In [1]:
from sklearn.feature_extraction.text import CountVectorizer, TfidfVectorizer, HashingVectorizer
import pandas as pd
import numpy as np
import pickle

In [2]:
train = pd.read_csv('../data/train.csv')

In [3]:
dev = pd.read_csv('../data/dev.csv')

In [None]:
with open('../data/idx_train.pckl', 'rb') as f:
    indices = pickle.load(f)

In [None]:
train = train.loc[indices]

In [4]:
from nltk.stem import PorterStemmer

class StemmedDict(dict):
    def __missing__(self, key):
        res = self[key] = port.stem(key)
        return res

stemmed = StemmedDict()
port = PorterStemmer()
analyzer = CountVectorizer(stop_words='english',
                           ngram_range=(1, 3)).build_analyzer()

def stem_words(doc):
    return [' '.join([stemmed[word] for word in ngram.split()])
            for ngram in analyzer(doc)]

In [5]:
n_feature_hashes = 2 ** 23  # we have at least 13m ngrams so we have a lot of collisions if taking 2^20

cv = CountVectorizer(analyzer=stem_words)
tf = TfidfVectorizer(analyzer=stem_words)
hs = HashingVectorizer(analyzer=stem_words,
                       n_features=n_feature_hashes)
bn = CountVectorizer(analyzer=stem_words, binary=True)  # binary version
hs_bn = HashingVectorizer(analyzer=stem_words,
                          binary=True,
                          n_features=n_feature_hashes)

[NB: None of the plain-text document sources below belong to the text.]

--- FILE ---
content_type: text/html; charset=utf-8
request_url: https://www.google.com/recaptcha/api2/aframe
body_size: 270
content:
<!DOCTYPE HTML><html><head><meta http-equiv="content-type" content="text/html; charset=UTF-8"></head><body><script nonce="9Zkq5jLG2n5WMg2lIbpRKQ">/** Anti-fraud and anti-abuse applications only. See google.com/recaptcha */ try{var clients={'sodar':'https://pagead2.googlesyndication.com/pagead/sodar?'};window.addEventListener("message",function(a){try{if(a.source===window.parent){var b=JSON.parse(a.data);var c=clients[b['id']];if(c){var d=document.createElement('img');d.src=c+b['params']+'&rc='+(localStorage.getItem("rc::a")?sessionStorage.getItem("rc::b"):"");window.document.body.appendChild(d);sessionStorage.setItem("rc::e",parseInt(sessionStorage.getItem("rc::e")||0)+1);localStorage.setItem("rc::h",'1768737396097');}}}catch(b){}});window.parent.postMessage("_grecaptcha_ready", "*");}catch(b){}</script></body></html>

vectorizers = {'count': cv,
               'tfidf': tf,
               'hashing': hs,
               'binary': bn,
               'hashing_binary': hs_bn,
               }

In [6]:
for name, vectorizer in vectorizers.items():
    train_transformed = vectorizer.fit_transform(train['review'])
    print(f'finished {name}')

    with open(f'../data/train_{name}_vectorized.pckl', 'wb') as f:
        pickle.dump(train_transformed, f)
    del train_transformed

finished count
finished tfidf
finished hashing
finished binary
finished hashing_binary


In [7]:
for name, vectorizer in vectorizers.items():
    dev_transformed = vectorizer.transform(dev['review'])
    print(f'finished {name}')

    with open(f'../data/dev_{name}_vectorized.pckl', 'wb') as f:
        pickle.dump(dev_transformed, f)
    del dev_transformed

finished count
finished tfidf
finished hashing
finished binary
finished hashing_binary


In [8]:
with open('../data/train_labels.pckl', 'wb') as f:
    pickle.dump(train['label'], f)
    
with open('../data/dev_labels.pckl', 'wb') as f:
    pickle.dump(dev['label'], f)

In [9]:
with open('../data/vectorizers.pckl', 'wb') as f:
    # pickle.dump(vectorizers, f)
    pass  # ends up being a 2gb file. lol